So that's one example of posts specifically targeted to the HN audience.

The echo chamber is in the end only as large as the world is, the bigger HN
gets the smaller such an effect would be, even if people targeted HN
specifically in their writings. But the vast majority of the postings are not
like that, and those that are are - at least to me - quite often either useful
or interesting.

------
frossie
Isn't that encouraged? From the guidelines:

 _Don't abuse the text field in the submission form to add commentary to
links. The text field is for starting discussions. If you're submitting a
link, put it in the url field. If you want to add initial commentary on the
link, write a blog post about it and submit that instead._

<http://ycombinator.com/newsguidelines.html>

------
ErrantX
I think posts written for HN are not generally a bad thing - I've written
several blogs either with HN in mind or directly for consumption here - that
is actually encouraged by the guidelines.

But you're right - people ''tailoring'' articles for HN could be a problem. I
realised a while ago that the right title can get you on the main page, but I
can't bring myself to play the system :) It's only a blog, not really worth
it.

Provided records>
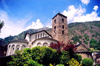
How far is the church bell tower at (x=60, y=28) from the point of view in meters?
30.1

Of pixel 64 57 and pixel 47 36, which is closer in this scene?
pixel 64 57

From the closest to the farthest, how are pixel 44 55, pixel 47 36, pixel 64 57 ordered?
1. pixel 44 55
2. pixel 64 57
3. pixel 47 36

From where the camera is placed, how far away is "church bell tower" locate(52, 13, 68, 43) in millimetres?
30109

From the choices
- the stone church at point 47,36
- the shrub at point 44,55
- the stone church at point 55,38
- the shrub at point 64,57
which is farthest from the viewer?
the stone church at point 47,36

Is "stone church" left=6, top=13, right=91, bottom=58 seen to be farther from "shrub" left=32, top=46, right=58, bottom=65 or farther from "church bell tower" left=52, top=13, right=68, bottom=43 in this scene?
"shrub" left=32, top=46, right=58, bottom=65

Work to do>
- a) From the thread about posts written for HN, extract the passage starting at "The echo chamber" and ending at "or interesting.".
- b) List every instruction that the guidelines quoted in the thread about posts written for HN give to people submitting links.

Exercise solutions>
- a)
The echo chamber is in the end only as large as the world is, the bigger HN
gets the smaller such an effect would be, even if people targeted HN
specifically in their writings. But the vast majority of the postings are not
like that, and those that are are - at least to me - quite often either useful
or interesting.

- b)
- Don't abuse the text field in the submission form to add commentary to links.
- If you're submitting a link, put it in the url field.
- If you want to add initial commentary on the link, write a blog post about it and submit that instead.